** DOCUMENT PASSAGE follows **

The justification for this step is that the European Commission has requested that all EU member states terminate their intra-EU BITs. The Polish government also emphasised the fact that the termination of these treaties would not have negative implications for the economic relationships between Poland and other EU member states, including the volume of foreign direct investments in Poland and the volume of Polish direct investments abroad. According to the Polish government, the intra-EU BITs had outlived their usefulness already during the transition period after 1989 and were no longer necessary after 2004 (when Poland joined the EU). Interestingly, none of the five national commercial chambers approached by the Polish government to comment on the plan to terminate the intra-EU BITs objected to this move with any degree of firmness. The chambers of commerce considered the intra-EU BITs to be helpful for Polish business enterprises (even though they rarely launch investor-state arbitrations) but, at the same time, the social partners duly noted the EC position on the intra-EU BITs in the process of preparatory consultations. Therefore, it appears that Achmea was only a nail in the coffin of Poland’s intra-EU BITs – which, after Poland joined the EU in 2004, generated 13 intra-EU disputes against Poland and caused a further two disputes launched by Polish investors against EU member states (although it did not constitute the direct, or only, reason for their termination).

What implications will termination of the intra-EU BITs have on the rights of foreign investors in Poland? In the short term, realistically, any changes caused by termination of the intra-EU BITs in and of itself are unlikely to be dramatic, at least as far as foreign investors are concerned. This is to say, during the notice period as stipulated in most of the intra-EU BITs, all the obligations assumed by Poland thereunder will remain in force. Moreover, most of the intra-EU BITs contain sunset clauses that prolong the treaty protections (however, in the cases of the mutual termination of intra-EU BITs with the Czech Republic, Denmark, Estonia, Latvia and Romania, one can assume that the relevant sunset periods may be shortened).

** End of DOCUMENT PASSAGE **

HOW TO COMPLETE THIS TASK: List every country that the passage about Poland's intra-EU BITs names as a party to a mutual termination of an intra-EU BIT with Poland. Rely only on the passage about Poland's intra-EU BITs.

** DATASET SECTION follows **

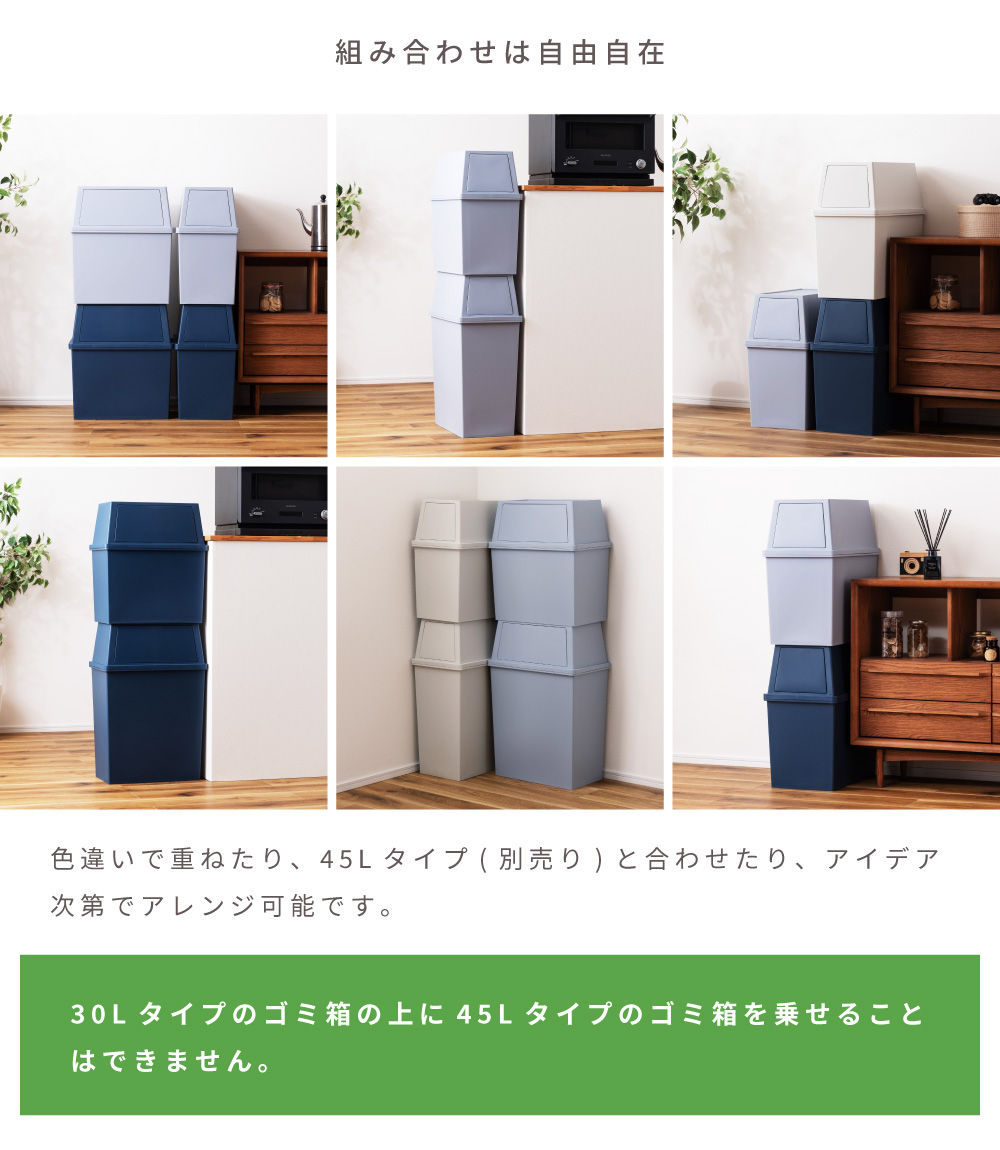 ごみ箱 ダストボックス 45L ゴミ箱 くず入れ 日本製 屋内 片付け 模様替え キッチン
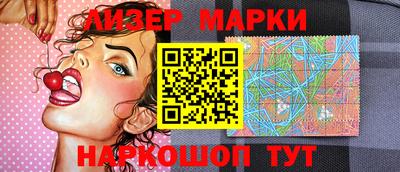 марки nbome Апшеронск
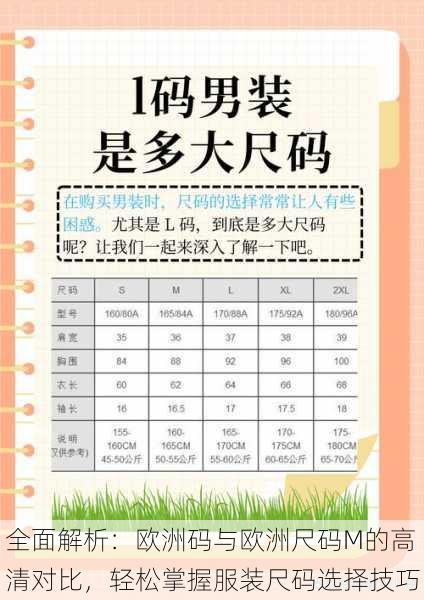 全面解析:欧洲码与欧洲尺码M的高清对比,轻松掌握服装尺码选择技巧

** End of DATASET SECTION **

THE ANSWER: Czech Republic, Denmark, Estonia, Latvia, Romania